May 25 2016
By Eleanor McDermid
The risk of cardiovascular disease (CVD) events in patients with Type 2 diabetes rises in line with their cumulative burden of microvascular disease, research shows.
The research, published in The Lancet Diabetes & Endocrinology, included data on 49,027 patients with Type 2 diabetes identified in the UK Clinical Practice Research Datalink. It shows that the patients' likelihood of having a major CVD event increased according to the number of microvascular disease manifestations they had, these being retinopathy, microalbuminuria and peripheral neuropathy.
Naveed Sattar (University of Glasgow, UK) and David Preiss (University of Oxford, UK) write in an accompanying commentary that the study, "while reinforcing established wisdom, does so in a manner which is potentially clinically impactful."
They say the results highlight the need for statin therapy and intensive blood pressure control in diabetes patients, "particularly patients younger than 40 years in whom guidelines are often less prescriptive." And they suggest that the presence of microvascular disease in more than one tissue should trigger intensification of lipid-lowering therapy.
Microvascular disease was common, with 18,631 patients having at least one type, 13,886 patients two types and 4125 having all three. Glycated haemoglobin levels rose with increasing number of microvascular disease manifestations, and the same was true of blood pressure, while renal function declined.
————
Exercise set:
1. List the microvascular disease manifestations named in the microvascular disease article.
2. According to the microvascular disease article, how many patients with Type 2 diabetes did the research include?
3. Continue the microvascular disease article from its final sentence.
The lines after the microvascular disease article are not needed.

Records provided:
————
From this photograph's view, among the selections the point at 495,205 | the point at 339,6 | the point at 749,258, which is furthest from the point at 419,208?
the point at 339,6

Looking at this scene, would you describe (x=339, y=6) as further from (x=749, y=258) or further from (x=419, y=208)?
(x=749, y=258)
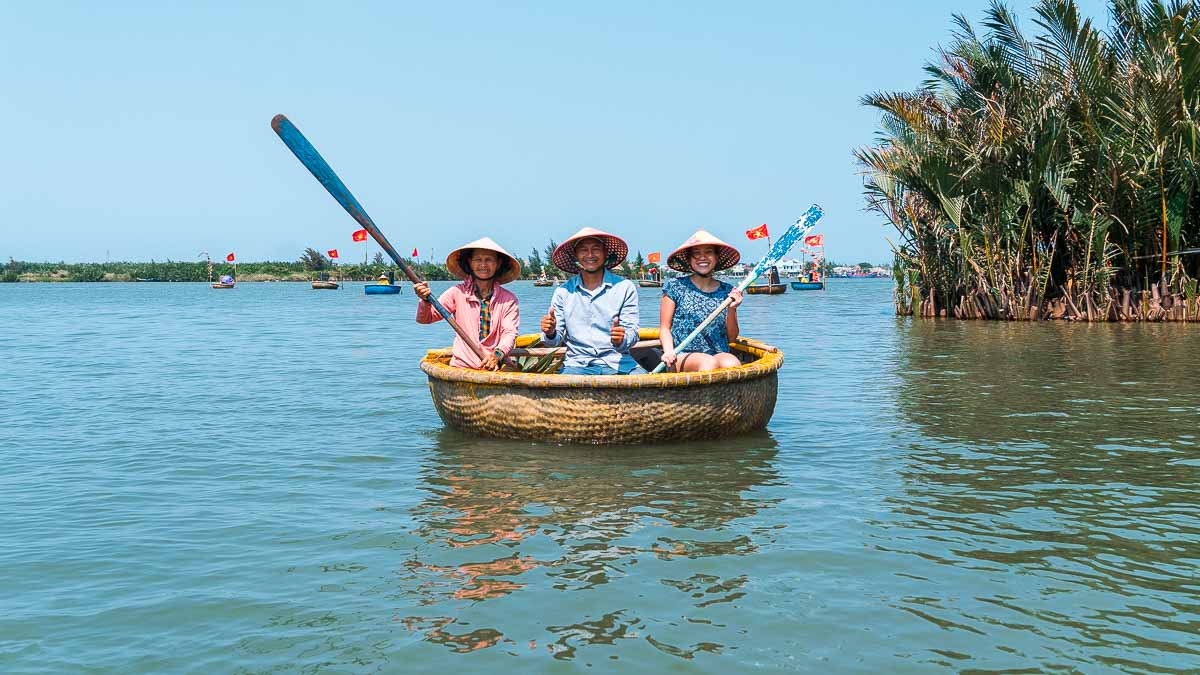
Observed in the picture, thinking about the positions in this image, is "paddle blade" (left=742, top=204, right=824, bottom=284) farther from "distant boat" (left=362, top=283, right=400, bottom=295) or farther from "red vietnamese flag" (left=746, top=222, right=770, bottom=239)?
"distant boat" (left=362, top=283, right=400, bottom=295)

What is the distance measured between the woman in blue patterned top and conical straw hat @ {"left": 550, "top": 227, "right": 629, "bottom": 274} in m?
0.39

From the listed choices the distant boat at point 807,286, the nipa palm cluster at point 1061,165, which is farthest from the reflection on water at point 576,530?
the distant boat at point 807,286

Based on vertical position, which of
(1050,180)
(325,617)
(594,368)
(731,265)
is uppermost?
(1050,180)

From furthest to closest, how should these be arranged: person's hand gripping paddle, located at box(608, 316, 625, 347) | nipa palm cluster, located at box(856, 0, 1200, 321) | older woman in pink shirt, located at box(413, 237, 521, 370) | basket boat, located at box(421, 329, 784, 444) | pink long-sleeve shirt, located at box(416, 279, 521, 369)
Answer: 1. nipa palm cluster, located at box(856, 0, 1200, 321)
2. pink long-sleeve shirt, located at box(416, 279, 521, 369)
3. older woman in pink shirt, located at box(413, 237, 521, 370)
4. person's hand gripping paddle, located at box(608, 316, 625, 347)
5. basket boat, located at box(421, 329, 784, 444)

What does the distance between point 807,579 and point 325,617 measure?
6.37ft

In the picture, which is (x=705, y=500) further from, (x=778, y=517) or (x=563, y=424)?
(x=563, y=424)

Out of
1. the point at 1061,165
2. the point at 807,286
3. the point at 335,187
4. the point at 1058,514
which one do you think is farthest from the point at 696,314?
the point at 807,286

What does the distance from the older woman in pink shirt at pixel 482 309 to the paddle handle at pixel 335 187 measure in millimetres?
126

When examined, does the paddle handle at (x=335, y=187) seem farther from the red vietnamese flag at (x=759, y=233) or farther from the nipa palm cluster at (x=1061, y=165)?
the red vietnamese flag at (x=759, y=233)

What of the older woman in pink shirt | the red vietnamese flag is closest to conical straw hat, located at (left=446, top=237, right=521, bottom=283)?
the older woman in pink shirt

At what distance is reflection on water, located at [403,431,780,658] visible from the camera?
3762mm

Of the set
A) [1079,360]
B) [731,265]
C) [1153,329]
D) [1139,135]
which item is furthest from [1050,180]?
[731,265]

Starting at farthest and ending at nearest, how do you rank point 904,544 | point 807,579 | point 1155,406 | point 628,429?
point 1155,406 → point 628,429 → point 904,544 → point 807,579

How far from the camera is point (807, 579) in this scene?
419 cm
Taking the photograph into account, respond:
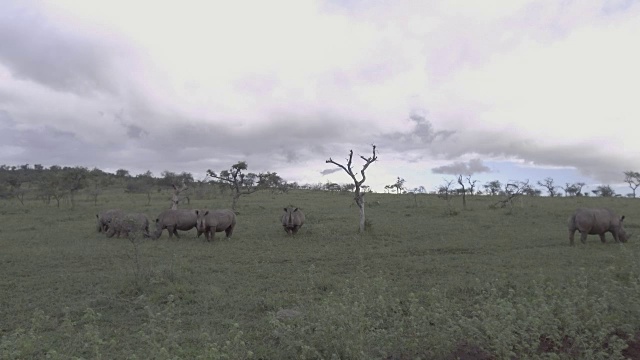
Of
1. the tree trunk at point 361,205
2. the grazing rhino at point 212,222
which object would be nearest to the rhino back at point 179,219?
————
Outputs by task:
1. Retinopathy, microalbuminuria, peripheral neuropathy

2. 49,027 patients

3.
The exception to this trend of worsening risk factors was levels of total and low-density lipoprotein cholesterol levels. These improved, which Jack Brownrigg (St George's University of London, UK) and study co-authors attribute to more intensive statin therapy among patients with more overt microvascular complications.
The rate of a first major CVD event (nonfatal myocardial infarction or stroke, or vascular death) rose from 5.00 per 1000 person-years among patients with no microvascular complications to 9.82, 15.69 and 22.10 per 1000 person-years among those with one, two and three complications, respectively.
And this relationship persisted after accounting for confounders, including glycated haemoglobin levels, duration of diabetes and social deprivation. Specifically, patients with one, two and three complications were a significant 32%, 62% and 99%, respectively, more likely to have a major CVD event than those with none.
Having microvascular disease also increased patients' risk of being hospitalised with heart failure and of CVD death, with three manifestations increasing the risk a respective 2.90- and 2.53-fold.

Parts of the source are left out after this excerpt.